London-based Capital Economics is putting its head on a block, forecasting that consumer inflation fell to a six-month low of 4.0% in July, having averaged 4.4% over the past quarter.

This is far below the consensus estimate that the consumer price index (CPI) moderated only slightly to 4.4% year on year from 4.5% year on year in June.

A large undershoot in the CPI would signal that demand in the economy is even weaker than previously thought. This would strengthen the odds of another interest rate cut when the Bank meets in September, though markets are not expecting it to move again until early 2020.

Much will depend on whether recent rand weakness above R15/$ is sustained.

Capital Economics senior emerging markets economist John Ashbourne thinks a combination of political shocks, a wide current account deficit and an increasingly difficult global backdrop will continue to weigh on the currency.

The economic research consultancy has cut its end-year forecast from R15/$ to 16.50/$. However, Ashbourne still thinks inflation will ease in the third quarter given how weak the pass-through from movements in the currency into domestic prices has become.

Forecasting the latest CPI figure is complicated by the fact that municipalities were awarded an average electricity price increase of 15.63% from July.

This added an estimated 0.2 percentage points to headline inflation in July, but this was more than offset by a sharp 5.7% year-on-year fall in fuel prices during the month, according to Ashbourne.

“If we’re right about inflation, another decline would strengthen our view that policymakers will have a small window to cut their key rate from 6.50% to 6.25% in September,” he says.

Absa economist Miyelani Maluleke is almost as bullish on inflation. He expects the CPI to ease to 4.2% year on year in July and to track around 4.5% through to the year-end, mainly due to base effects on fuel.

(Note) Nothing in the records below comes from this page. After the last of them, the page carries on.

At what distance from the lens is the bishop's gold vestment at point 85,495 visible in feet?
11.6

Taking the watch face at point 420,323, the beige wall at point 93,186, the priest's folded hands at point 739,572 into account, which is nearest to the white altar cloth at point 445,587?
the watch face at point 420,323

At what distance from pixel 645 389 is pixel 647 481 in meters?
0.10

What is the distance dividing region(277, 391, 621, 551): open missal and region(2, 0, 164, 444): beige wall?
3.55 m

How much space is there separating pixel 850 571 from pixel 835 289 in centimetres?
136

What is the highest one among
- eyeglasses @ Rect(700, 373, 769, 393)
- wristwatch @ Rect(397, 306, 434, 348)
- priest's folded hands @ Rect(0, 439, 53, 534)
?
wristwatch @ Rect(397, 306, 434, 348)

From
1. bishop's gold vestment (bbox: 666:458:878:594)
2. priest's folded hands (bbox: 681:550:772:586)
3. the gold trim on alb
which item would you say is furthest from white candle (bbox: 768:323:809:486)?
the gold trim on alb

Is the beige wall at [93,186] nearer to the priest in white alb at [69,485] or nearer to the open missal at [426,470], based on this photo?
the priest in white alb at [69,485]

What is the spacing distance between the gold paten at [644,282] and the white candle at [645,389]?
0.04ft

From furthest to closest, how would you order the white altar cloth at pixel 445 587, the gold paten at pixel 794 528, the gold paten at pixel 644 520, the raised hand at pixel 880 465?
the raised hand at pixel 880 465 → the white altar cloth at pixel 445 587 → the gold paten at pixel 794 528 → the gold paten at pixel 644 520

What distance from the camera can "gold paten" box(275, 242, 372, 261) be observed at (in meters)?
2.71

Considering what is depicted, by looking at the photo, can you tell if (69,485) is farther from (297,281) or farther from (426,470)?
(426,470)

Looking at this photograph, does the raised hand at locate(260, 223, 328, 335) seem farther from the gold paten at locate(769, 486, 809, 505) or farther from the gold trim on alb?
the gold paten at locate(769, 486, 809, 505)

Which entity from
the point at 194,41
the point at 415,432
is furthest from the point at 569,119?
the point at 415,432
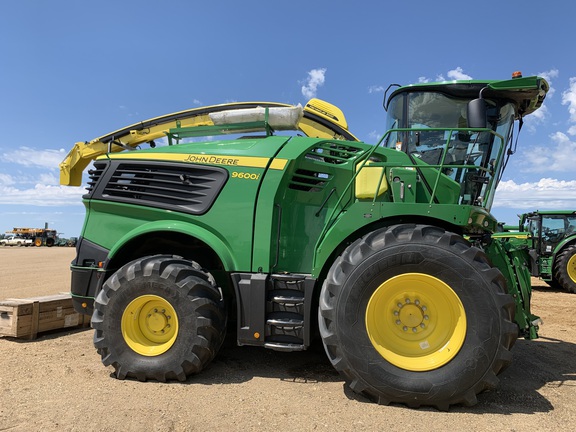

“However, these base effects will wear out in the first quarter of 2020 and we could see headline CPI inflation rise to about 5.5% by that time,” he warns.

Investec economist Kamilla Kaplan expects consumer inflation to average 4.6% year on year in 2019.

“Slowing wage growth, the moderation of inflation expectations to multiyear lows, sluggish economic growth and weak pass-through from rand depreciation [all] point to an absence of meaningful upside inflationary pressures,” she says.

On Wednesday economists will be scrutinising the Reserve Bank’s June leading business cycle indicator for signs of a near-term growth recovery, given that much of the recent data suggests that growth has picked up after the first-quarter contraction.

The indicator disappointed in May, declining by -1.6% month on month and by -1.9% year on year, the eighth consecutive month of year-on-year declines.

FNB Commercial Property Finance strategist John Loos expects the indicator to contract again slightly in June, though not as severely as in May, showing that the economy remains under pressure despite a few brighter spots.